Candidate for governor accused of sexual harassment by former employee in lawsuit
ANCHORAGE, Alaska (KTUU) - Former Kenai Peninsula Borough Mayor and current candidate for governor Charlie Pierce is being sued by a woman who Pierce previously employed.
Pamela Wastell — who previously worked as an assistant to Pierce — filed the suit in state court Friday. The lawsuit is an employment discrimination case against Pierce and the borough that includes acts of sexual harassment among other claims, naming Charlie Pierce and the KPB as the defendants. Pierce faces charges that include assault and battery, negligence, infliction of emotional distress, and more.
The 20-page document includes graphic details of the accused behavior of Pierce, stating “from January through June of 2022, pierce subjected Wastell to increasingly frequent incidents of sexual harassment: including sexual remarks, embraces, kisses, touching her breast, false imprisonment in his private office, massages, discussion of his sex life and more.”

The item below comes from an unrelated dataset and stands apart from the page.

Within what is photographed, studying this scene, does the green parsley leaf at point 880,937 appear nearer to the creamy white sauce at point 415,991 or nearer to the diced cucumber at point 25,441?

The suit alleges that “At all times relevant, KPB implemented no procedures with which employees could report discrimination, sexual harassment, or retaliation without reprisal.”
Wastell worked as Pierce’s assistant from 2013 to 2022. The alleged harassment began in early 2021.
Wastell says that on July 7 of this year, an incident occurred with Pierce that forced her to report his behavior to the borough a few days later, on July 11. Wastell was then placed on paid leave at that time.
As a result of her claim, the borough hired Anchorage law firm Ashburn and Mason to follow up on the filed claim, which they later found to be credible. Pierce resigned as Kenai Peninsula Borough mayor on Aug. 26, and Wastell has been on leave since the incident occurred.
Charging documents show that on Oct. 6, the borough notified her to return to work. On Oct 19, the borough directed Wastell to either return to work or have her employment severed, prompting her to file the lawsuit on Oct 21. When reached for comment, Pierce’s attorney Richard Moses declined to discuss the matter.
Wastell’s lawsuit seeks a monetary award for lost wages — both past and future — and benefits, as well as compensatory and punitive damages.